My coauthors and I believe the Letournel anterior column is not anatomically correct in that it extends to the iliac crest. Anatomically, the acetabulum is a structure of the true pelvis. In addition, as we pointed out in Figure 1 of Part 1 [1], the Letournel anterior column is not similar to the Letournel posterior column. Our schematic drawings of the anterior column are anatomically correct as supported by figures from Gray's Anatomy [7]. Furthermore, our schematics and narrative regarding the anatomy of the anterior column were stringently reviewed by Dr. William H. Harris, Emeritus Chief, Adult Implant Service, Massachusetts General Hospital. Our contention that the Letournel "both column" description and definition are ambiguous is supported by the following quotation from Vrahas and Tile [8]:
The both column fractures should not be confused with other fractures in which both columns are fractured. Both columns are disrupted with transverse, T-type, and anterior with posterior hemi-transverse fractures, but none of these is to be considered a both-column fracture.

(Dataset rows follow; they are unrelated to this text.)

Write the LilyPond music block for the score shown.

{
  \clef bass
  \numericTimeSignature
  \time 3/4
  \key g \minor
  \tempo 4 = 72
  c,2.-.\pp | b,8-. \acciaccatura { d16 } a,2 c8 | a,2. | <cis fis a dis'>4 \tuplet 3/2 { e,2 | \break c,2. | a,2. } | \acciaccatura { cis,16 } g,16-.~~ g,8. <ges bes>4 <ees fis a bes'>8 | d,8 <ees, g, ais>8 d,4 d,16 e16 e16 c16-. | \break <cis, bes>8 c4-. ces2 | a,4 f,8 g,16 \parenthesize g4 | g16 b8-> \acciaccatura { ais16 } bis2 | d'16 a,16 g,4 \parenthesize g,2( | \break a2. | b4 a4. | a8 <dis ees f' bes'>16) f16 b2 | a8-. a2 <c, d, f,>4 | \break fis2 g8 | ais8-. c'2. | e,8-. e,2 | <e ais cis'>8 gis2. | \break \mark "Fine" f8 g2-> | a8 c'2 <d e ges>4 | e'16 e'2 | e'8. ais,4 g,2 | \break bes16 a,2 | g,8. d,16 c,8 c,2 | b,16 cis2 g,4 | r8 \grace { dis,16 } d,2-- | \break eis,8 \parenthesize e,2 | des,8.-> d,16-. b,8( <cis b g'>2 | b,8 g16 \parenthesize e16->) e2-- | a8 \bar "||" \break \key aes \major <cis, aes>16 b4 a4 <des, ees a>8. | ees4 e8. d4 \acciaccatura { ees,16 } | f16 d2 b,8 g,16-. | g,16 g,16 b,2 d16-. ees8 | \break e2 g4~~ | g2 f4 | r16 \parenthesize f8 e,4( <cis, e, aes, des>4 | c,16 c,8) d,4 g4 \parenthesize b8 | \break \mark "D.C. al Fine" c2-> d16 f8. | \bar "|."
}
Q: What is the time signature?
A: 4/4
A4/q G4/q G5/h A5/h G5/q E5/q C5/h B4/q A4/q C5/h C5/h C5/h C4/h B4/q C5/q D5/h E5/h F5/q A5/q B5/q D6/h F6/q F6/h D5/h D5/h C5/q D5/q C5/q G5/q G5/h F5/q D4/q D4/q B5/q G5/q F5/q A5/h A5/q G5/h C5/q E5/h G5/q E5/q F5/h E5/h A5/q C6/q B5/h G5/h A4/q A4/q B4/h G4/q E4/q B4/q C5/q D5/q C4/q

We believe that is ambiguity personified. To eliminate that ambiguity, Tile advocates, as we do, the use of the term "floating acetabulum" to indicate those uncommon acetabular fractures in which the acetabulum is separated both anteriorly and posteriorly from the axial skeleton (our category III) from those fractures that involve both columns (our category II and its four subcategories).
In conclusion, my coauthors and I believe our classification, which is based on CT visualization of acetabular fracture patterns, is easily understandable by all radiologists and orthopedic surgeons called on to diagnose and treat acetabular fracturesnot only those orthopedic surgeons who have studied under Letournel or who specialize in acetabular fracture surgery. Furthermore, our CT-based system provides a mechanism for unambiguously classifying the infinite number of acetabular fracture patterns.
My coauthors and I thank Dr. Olson for his comments that prompted us to look critically again at our work. Our reconsideration, prompted by his comments, has reconfirmed our original work.